Miss Clerke’s Herschel & Modern Astronomy (Macmillan).
Fig. 21.—Herschel’s Forty-foot Telescope.

We sometimes think of the late eighteenth century as a time of license unbounded and the higher life contemned, but Herschel wakened a general interest in unapplied science that has hardly since been equalled and never surpassed. Try to picture social and official Washington rushing to do honor to some astronomer who by luck had found the trans-Neptunian planet; the diplomatic corps crowding his doors, and his very way to the Naval Observatory blocked by the limousines of the curious and admiring, and some idea may be gained of what really happened to the unassuming music master from Bath who suddenly found himself famous.

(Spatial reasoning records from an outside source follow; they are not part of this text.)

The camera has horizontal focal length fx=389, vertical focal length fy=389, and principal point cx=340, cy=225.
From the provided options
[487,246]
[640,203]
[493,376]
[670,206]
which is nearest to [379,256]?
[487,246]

Great as were the advances made by Herschel the reflector was destined to fall into disuse for many years. The fact was that the specula had to be refigured, as in the case of the great 40-foot telescope, quite too often to meet the requirements of the ordinary user, professional or amateur. Only those capable of doing their own figuring could keep their instruments conveniently in service.

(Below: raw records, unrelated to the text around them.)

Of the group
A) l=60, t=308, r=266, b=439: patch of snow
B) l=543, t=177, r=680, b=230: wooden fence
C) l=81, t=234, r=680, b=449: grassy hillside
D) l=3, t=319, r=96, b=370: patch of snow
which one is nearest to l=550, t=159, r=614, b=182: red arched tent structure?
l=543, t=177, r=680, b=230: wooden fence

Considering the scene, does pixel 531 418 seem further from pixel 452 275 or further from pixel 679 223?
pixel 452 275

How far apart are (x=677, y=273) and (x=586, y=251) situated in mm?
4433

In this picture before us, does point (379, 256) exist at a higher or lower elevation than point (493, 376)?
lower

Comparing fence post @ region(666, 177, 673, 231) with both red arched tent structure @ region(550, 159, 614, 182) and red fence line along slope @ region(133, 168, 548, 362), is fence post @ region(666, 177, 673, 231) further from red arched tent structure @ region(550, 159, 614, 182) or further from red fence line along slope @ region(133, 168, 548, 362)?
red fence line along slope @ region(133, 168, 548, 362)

Sir W. Herschel always had relays of specula at hand for his smaller instruments, and when his distinguished son, Sir John F. W. Herschel, went on his famous observing expedition to the Cape of Good Hope in 1834-38 he took along his polishing machine and three specula for his 20-foot telescope. And he needed them indeed, for a surface would sometimes go bad even in a week, and regularly became quite useless in 2 or 3 months.

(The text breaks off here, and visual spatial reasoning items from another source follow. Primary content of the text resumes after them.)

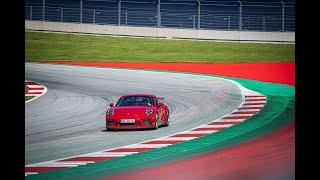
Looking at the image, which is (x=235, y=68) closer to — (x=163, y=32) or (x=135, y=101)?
(x=163, y=32)

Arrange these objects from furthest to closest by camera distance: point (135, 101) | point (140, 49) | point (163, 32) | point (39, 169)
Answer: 1. point (163, 32)
2. point (140, 49)
3. point (135, 101)
4. point (39, 169)

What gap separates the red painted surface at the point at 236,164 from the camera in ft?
34.1

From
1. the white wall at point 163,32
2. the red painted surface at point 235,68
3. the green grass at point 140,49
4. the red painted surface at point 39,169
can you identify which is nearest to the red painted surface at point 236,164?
the red painted surface at point 39,169

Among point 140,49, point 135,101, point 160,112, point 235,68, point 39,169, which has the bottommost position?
point 39,169

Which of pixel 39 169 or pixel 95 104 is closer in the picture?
pixel 39 169

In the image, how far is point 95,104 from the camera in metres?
15.1

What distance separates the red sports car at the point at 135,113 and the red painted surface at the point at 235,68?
9.89 ft

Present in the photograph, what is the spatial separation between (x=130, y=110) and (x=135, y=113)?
0.13 m

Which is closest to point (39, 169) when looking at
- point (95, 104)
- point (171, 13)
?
point (95, 104)

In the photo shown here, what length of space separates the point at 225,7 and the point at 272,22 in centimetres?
131

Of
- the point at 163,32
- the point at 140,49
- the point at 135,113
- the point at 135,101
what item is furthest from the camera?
the point at 163,32

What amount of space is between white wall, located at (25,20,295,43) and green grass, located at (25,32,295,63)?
0.65 ft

Makers who used the harder speculum metal, very brittle and scarcely to be touched by a file, fared better, and some small mirrors, well cared for, have held serviceable polish for many years. Many of these instruments of Herschel’s time, too, were of very admirable performance.

Some of Herschel’s own 7-foot telescopes give evidence of exquisite figure and he not only commonly used magnifying powers up to some 80 per inch of aperture, a good stiff figure for a telescope old or new, but went above 2,000, even nearly to 6,000 on one of his 6½-inch mirrors without losing the roundness of the star image. “Empty magnification” of course, gaining no detail whatever, but evidence of good workmanship.

Many years later the Rev. W. R. Dawes, the famous English observer, had a 5-inch Gregorian, commonly referred to as “The Jewel,” on which he used 430 diameters, and pushed to 2,000 on Polaris without distortion of the disc. Comparing it with a 5-foot (approximately 4-inch aperture) refractor, he reports the Gregorian somewhat inferior in illuminating power; “But in sharpness of definition, smallness of discs of stars, and hardness of outline of planets it is superior.” All of which shows that while methods and material may have improved, the elders did not in the least lack skill.

The next step forward, and a momentous one, was to be taken in the achromatic refractor. Its general principles were understood, but clear and homogeneous glass, particularly flint glass, was not to be had in pieces of any size. “Optical glass,” as we understand the term, was unknown.